• _Problem to solve_
What is wanted is every line below from the one with "Bilingual Children: A" up to and including the one with "Trigonometry. The reality", retyped exactly, pictures excluded, nothing else.

Caption-style text data:
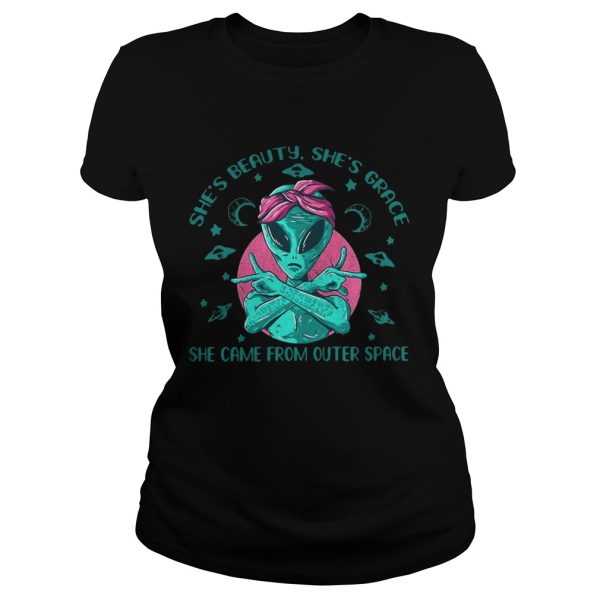 Alien Gangsta she’s beauty she’s grace she came from outer space shirt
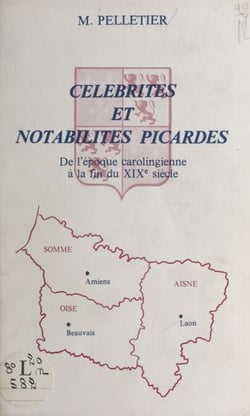 Célébrités et notabilités picardes - De l'époque carolingienne à la fin du XIXe siècle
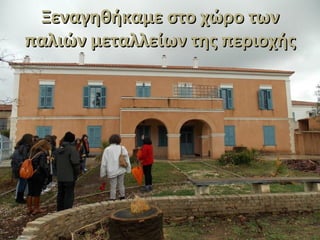 Ξεναγηθήκαμε στο χώρο τωνΞεναγηθήκαμε στο χώρο των
παλιών μεταλλείων της περιοχήςπαλιών μεταλλείων της περιοχής
 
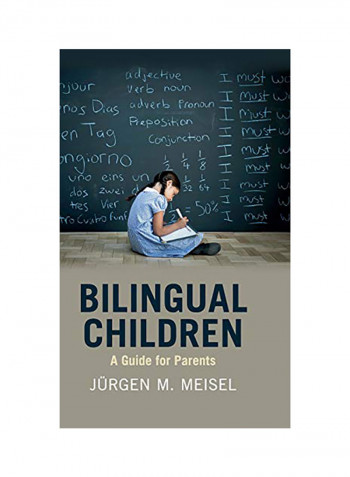 Bilingual Children: A Guide For Parents Hardcover English by Jürgen M Meisel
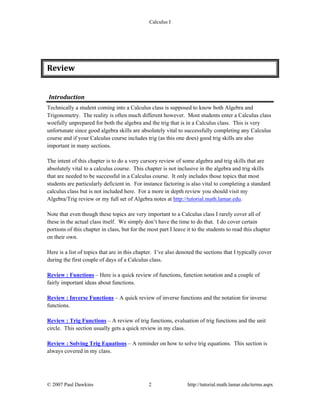 Calculus I
© 2007 Paul Dawkins 2 http://tutorial.math.lamar.edu/terms.aspx
Review 
Introduction 
Technically a student coming into a Calculus class is supposed to know both Algebra and
Trigonometry. The reality is often much different however. Most students enter a Calculus class
woefully unprepared for both the algebra and the trig that is in a Calculus class. This is very
unfortunate since good algebra skills are absolutely vital to successfully completing any Calculus
course and if your Calculus course includes trig (as this one does) good trig skills are also
important in many sections.
The intent of this chapter is to do a very cursory review of some algebra and trig skills that are
absolutely vital to a calculus course. This chapter is not inclusive in the algebra and trig skills
that are needed to be successful in a Calculus course. It only includes those topics that most
students are particularly deficient in. For instance factoring is also vital to completing a standard
calculus class but is not included here. For a more in depth review you should visit my
Algebra/Trig review or my full set of Algebra notes at http://tutorial.math.lamar.edu.
Note that even though these topics are very important to a Calculus class I rarely cover all of
these in the actual class itself. We simply don’t have the time to do that. I do cover certain
portions of this chapter in class, but for the most part I leave it to the students to read this chapter
on their own.
Here is a list of topics that are in this chapter. I’ve also denoted the sections that I typically cover
during the first couple of days of a Calculus class.
Review : Functions – Here is a quick review of functions, function notation and a couple of
fairly important ideas about functions.
Review : Inverse Functions – A quick review of inverse functions and the notation for inverse
functions.
Review : Trig Functions – A review of trig functions, evaluation of trig functions and the unit
circle. This section usually gets a quick review in my class.
Review : Solving Trig Equations – A reminder on how to solve trig equations. This section is
always covered in my class.
 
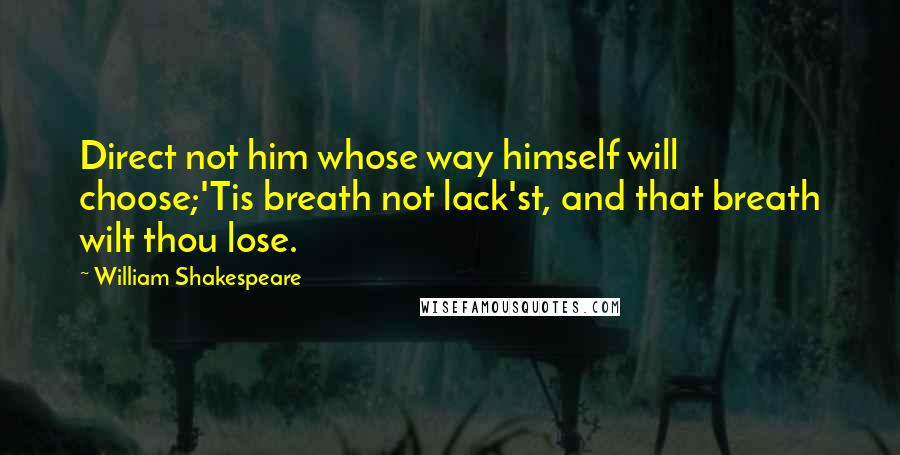 William Shakespeare Quotes: Direct not him whose way himself will choose;'Tis breath not lack'st, and that breath wilt thou lose.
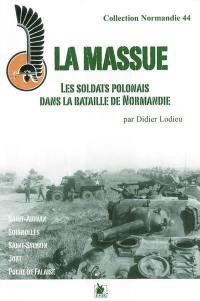 La Massue : les soldats polonais dans la bataille de Normandie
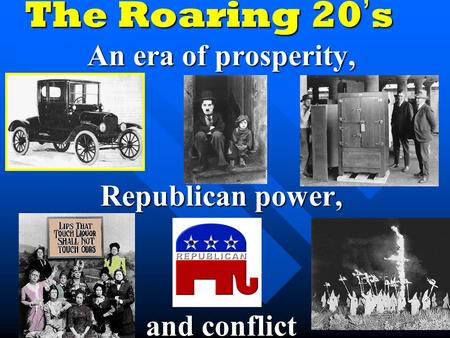 The Roaring 20 ’ s An era of prosperity, Republican power, and conflict.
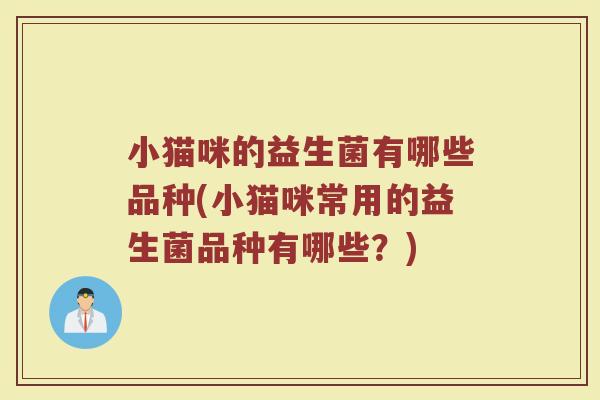 小猫咪的益生菌有哪些品种(小猫咪常用的益生菌品种有哪些？)
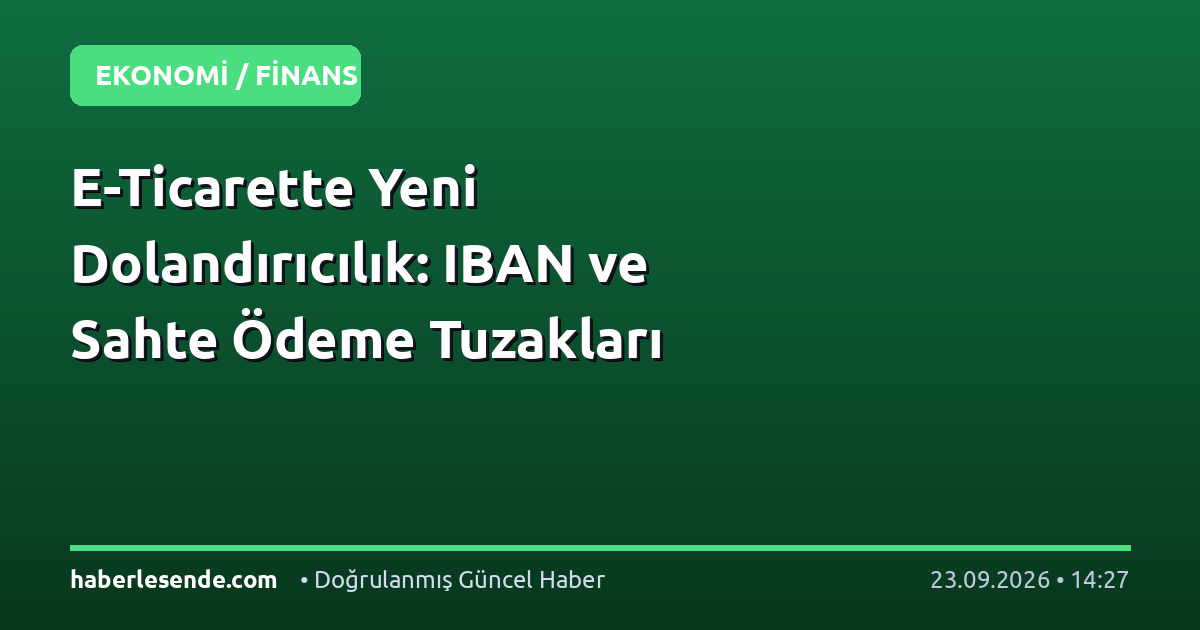 E-Ticarette Yeni Dolandırıcılık: IBAN ve Sahte Ödeme Tuzakları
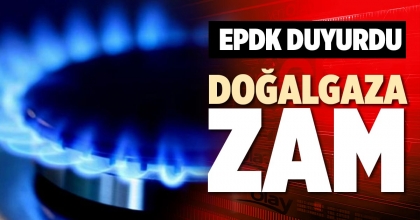 DOĞALGAZA ZAM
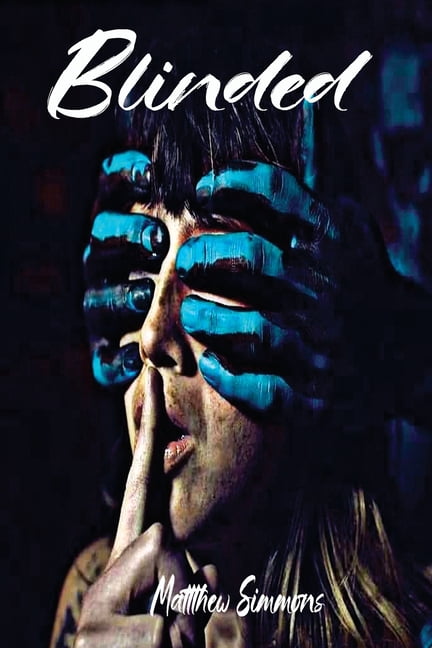 Blinded: The god of this World has Blinded the Minds, (Paperback)
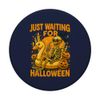 Just Waiting For Halloween Funny Spooky Skeleton Summerween PopSockets Adhesive PopGrip
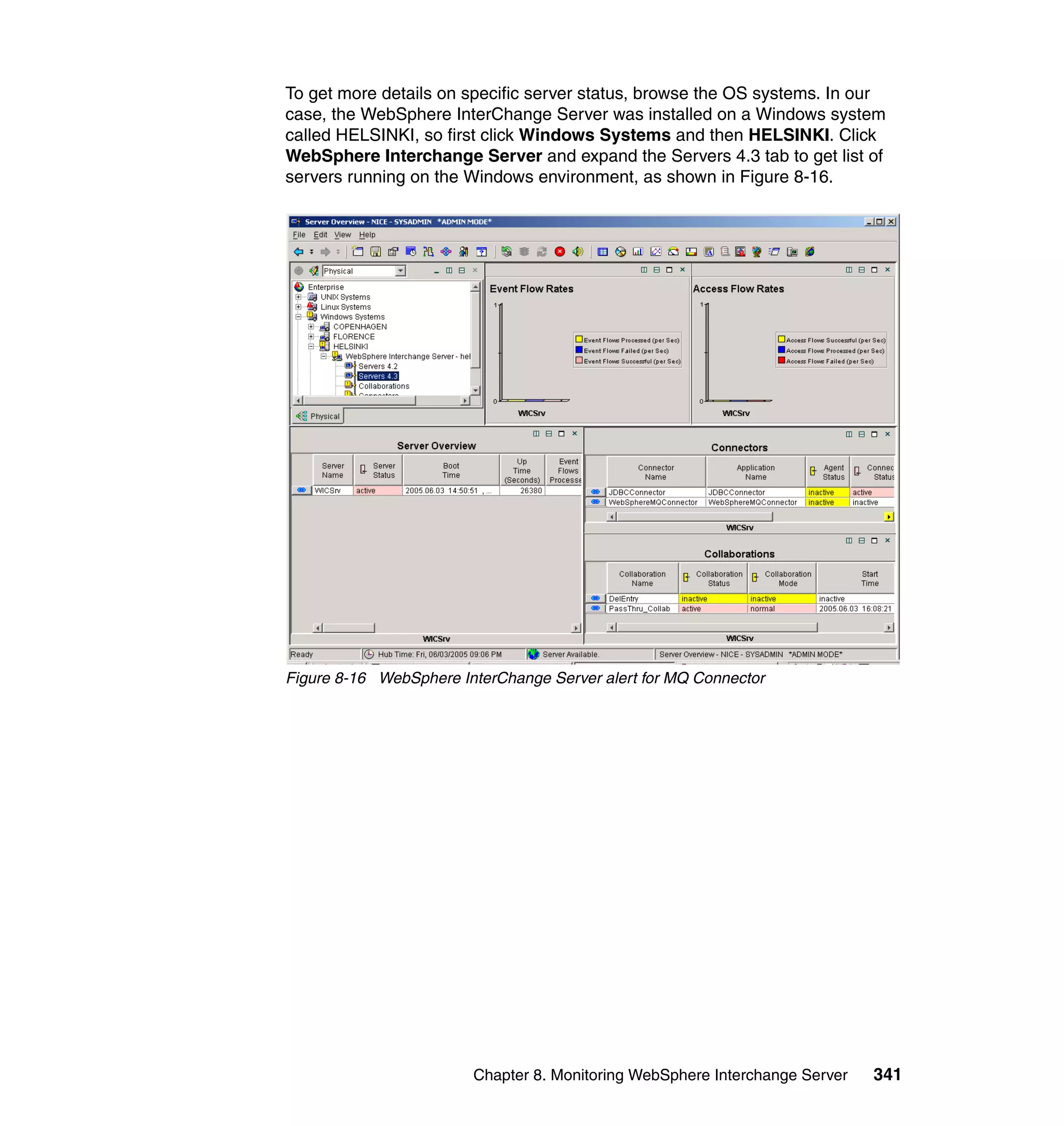 To get more details on specific server status, browse the OS systems. In our
case, the WebSphere InterChange Server was installed on a Windows system
called HELSINKI, so first click Windows Systems and then HELSINKI. Click
WebSphere Interchange Server and expand the Servers 4.3 tab to get list of
servers running on the Windows environment, as shown in Figure 8-16.




Figure 8-16 WebSphere InterChange Server alert for MQ Connector




                        Chapter 8. Monitoring WebSphere Interchange Server   341
 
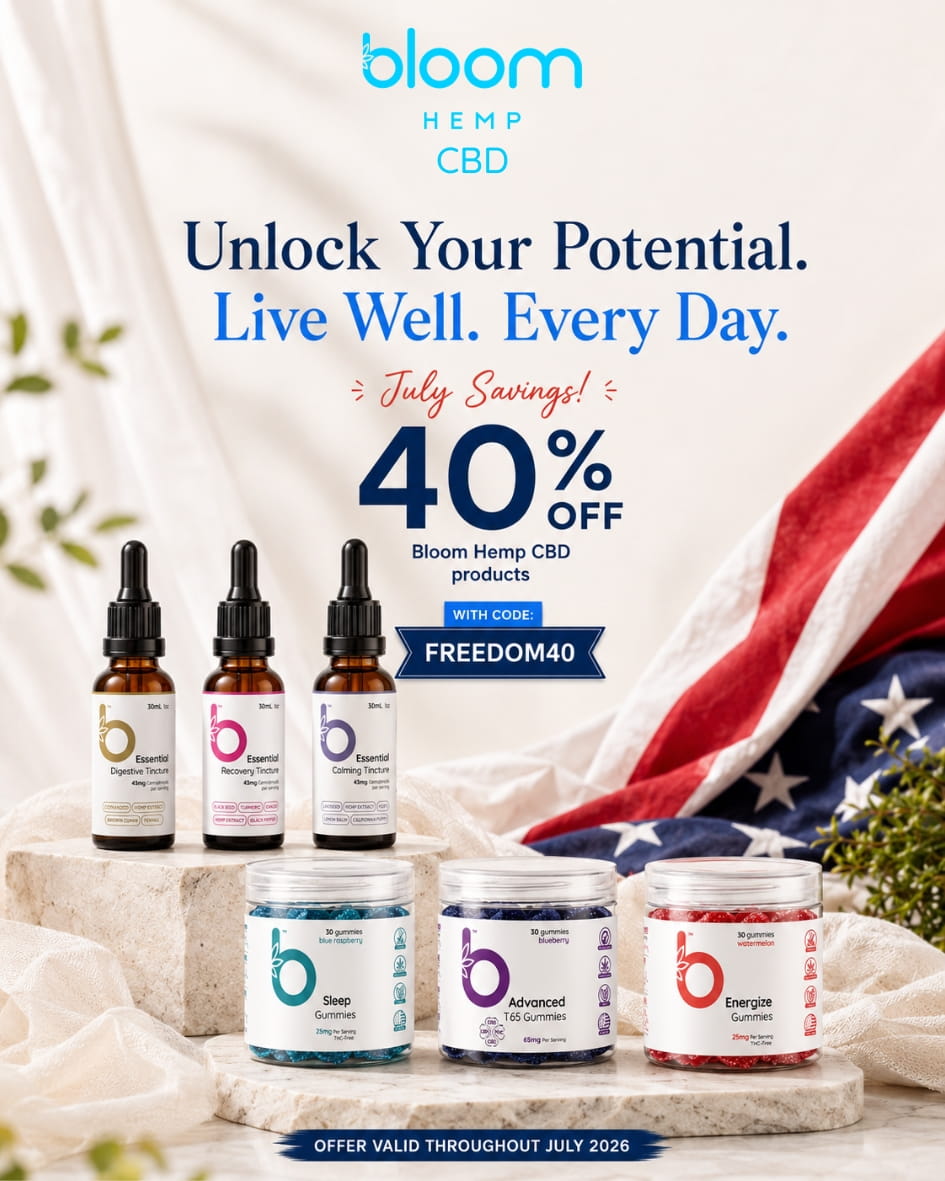 FREEDOM40 for 40% discount on bloom hemp cbd products from July 1 - 31, 2026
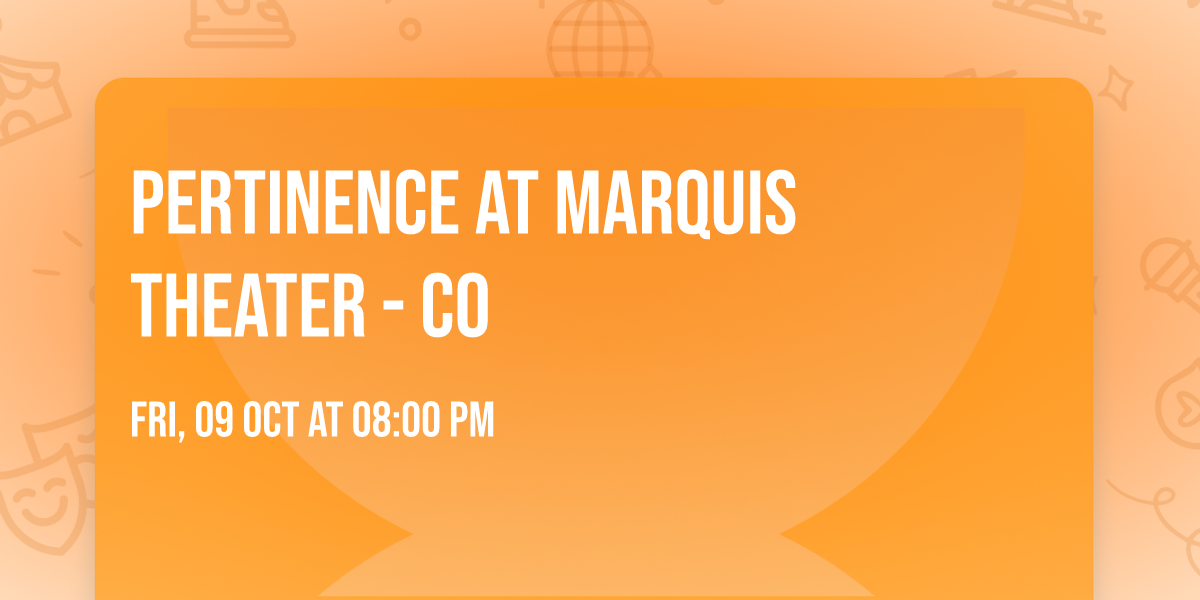 Pertinence at Marquis Theater - CO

• _Task response_
 Bilingual Children: A Guide For Parents Hardcover English by Jürgen M Meisel
 Calculus I
© 2007 Paul Dawkins 2 http://tutorial.math.lamar.edu/terms.aspx
Review 
Introduction 
Technically a student coming into a Calculus class is supposed to know both Algebra and
Trigonometry. The reality is often much different however. Most students enter a Calculus class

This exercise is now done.